Machine learning (ML) — an approach where instead of giving the computer specific instructions on how to perform each and every task we have it learn by experience, just like we, humans, learn to walk, speak or classify our surroundings into animals, trees, buildings and so on. Algorithms used to ‘train’ machines are numerous and varied, but deep learning is first and foremost powered by

Artificial neural networks (ANNs) that roughly mimic the way our brain works. In fact, deep learning so heavily relies on neural networks that the two terms are often used interchangeably. ANNs contain myriads of simulated neurons that form umpteen synaptic connections among them. Each connection is assigned a number, or weight, that shows how strong that connection is.

Initial weights are chosen by scientists, which is one of the crucial pre-launch steps, and then, during the training process, the model plays with them, weakening some connections while making others stronger so that the lowest possible error rate could be reached.

ANNs have been around for quite some time, living through a full hype cycle and oblivion times.
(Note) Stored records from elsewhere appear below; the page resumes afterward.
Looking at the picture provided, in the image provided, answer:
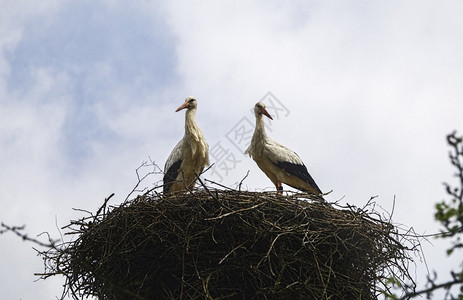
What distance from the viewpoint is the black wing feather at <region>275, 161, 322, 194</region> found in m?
6.65

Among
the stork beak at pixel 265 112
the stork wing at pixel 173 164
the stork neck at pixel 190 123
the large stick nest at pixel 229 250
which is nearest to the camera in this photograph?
the large stick nest at pixel 229 250

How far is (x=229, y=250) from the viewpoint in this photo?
4.28 m

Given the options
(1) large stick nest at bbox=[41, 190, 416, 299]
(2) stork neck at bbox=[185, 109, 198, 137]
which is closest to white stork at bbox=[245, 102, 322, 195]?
(2) stork neck at bbox=[185, 109, 198, 137]

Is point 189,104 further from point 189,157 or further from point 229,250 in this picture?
point 229,250

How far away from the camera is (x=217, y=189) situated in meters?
4.50

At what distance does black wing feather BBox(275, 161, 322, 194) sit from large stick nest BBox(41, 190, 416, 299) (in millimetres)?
1969

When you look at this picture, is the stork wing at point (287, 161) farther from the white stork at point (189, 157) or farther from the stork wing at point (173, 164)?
the stork wing at point (173, 164)

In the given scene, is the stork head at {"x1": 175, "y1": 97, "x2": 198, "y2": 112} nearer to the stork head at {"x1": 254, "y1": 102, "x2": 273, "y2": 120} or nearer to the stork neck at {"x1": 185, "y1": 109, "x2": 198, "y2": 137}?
the stork neck at {"x1": 185, "y1": 109, "x2": 198, "y2": 137}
It was the idea to make them multilayered and cascaded that gave ANNs a second wind. Actually, ‘deep’ refers to the cascade depth — the more layers we add, the deeper our learning is. What’s so grand about piling neural networks on top of one another? This arrangement unfolds 3 important options that are out of reach in traditional, or shallow, learning approaches:

Hierarchical abstraction. Given raw data (e.g. pixels) and a task requiring a high level of abstraction (to define, whether the pixels show a face), the system promotes data from the lowest layer to the highest one where each successive ANN converts the data in a slightly more abstract form than the previous one. The output of the first layer is the input for the second one and so on, higher and higher up the hierarchy of neural networks until the desired level of abstraction is reached. Thus, where conventional ML systems would break the task into parts, solve them one by one and then glue them together, deep learning solves the problem end-to-end.

Scalability. The more data we have and the faster our computers work the better results we get. Traditional ML solutions cannot boast of such a steady performance gain in response to up-scaling.

Automated feature extraction. To derive meaning from input data, the computer needs to order them into a structure using some feature. For example, if we rank a bunch of random numbers in the order of increasing, the feature is the value of the number and the structure is the increasing series. Formerly, it was the human’s job to decide which features are important and develop extractors to make the computer focus on those features. But now deep learning systems are trained to extract key features on their own.

Surely, those are the very basics, and there are many more things to learn about deep learning, like the 3 major types of them — multilayer perceptron networks, convolutional neural networks, and recurrent neural networks. Yet, as the saying goes, a journey of a thousand miles begins with a single step.